Edited by author 21.10.2014 18:22
Re: WA5 WA22
Послано bsu.mmf.team 22 окт 2014 01:25
It's hard to say what's wrong in your code. But after fast looking at it I would start with checking a condition if two person's statements contradict each other. It may be slightly incorrect.
Re: WA5 WA22
Послано Vedernikoff 'Goryinyich' Sergey (HSE: АОП) 22 окт 2014 03:24
I found the reason for WA5. The problem is that when a person ***doesn't contradict***, the info still can influence the answer.
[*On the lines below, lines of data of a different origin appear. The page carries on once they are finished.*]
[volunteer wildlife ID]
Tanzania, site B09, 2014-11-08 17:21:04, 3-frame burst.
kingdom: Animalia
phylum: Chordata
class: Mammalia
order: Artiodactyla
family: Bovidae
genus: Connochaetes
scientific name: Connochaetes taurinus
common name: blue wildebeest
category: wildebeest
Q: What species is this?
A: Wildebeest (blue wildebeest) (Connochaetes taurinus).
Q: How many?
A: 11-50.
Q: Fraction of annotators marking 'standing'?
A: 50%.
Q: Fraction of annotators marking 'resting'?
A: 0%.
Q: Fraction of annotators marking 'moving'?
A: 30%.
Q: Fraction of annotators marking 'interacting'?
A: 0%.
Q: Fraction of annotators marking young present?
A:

Example:
3
A 1 2
B 1 1
A 1 1

So, your prog finds 1 contradicting pair 1-2 and may think the guy 1 is the bad one, but this gives you 2 bad guys in total (because the guy 3 says he saw the guy 1 in place A), so the only right answer is #2. The test can be fixed a bit to make guy 1 the only bad guy.

So, first check for your prog is the following 2 tests:
3
A 1 2
B 1 1
A 1 1
=> answer 1 2

3
A 1 2
B 1 1
B 1 2
=> answer 1 1
Re: WA5 WA22
Послано Flipped 23 окт 2014 16:10
Sad!I was failed in the test 32...
Re: WA5 WA22
Послано ilya trofimov 31 окт 2014 12:36
It is a maximum independent set problem ( NP problem). Greedy or random gives wa14. Method of branches and borders gives TL6. Help to choose algo!!!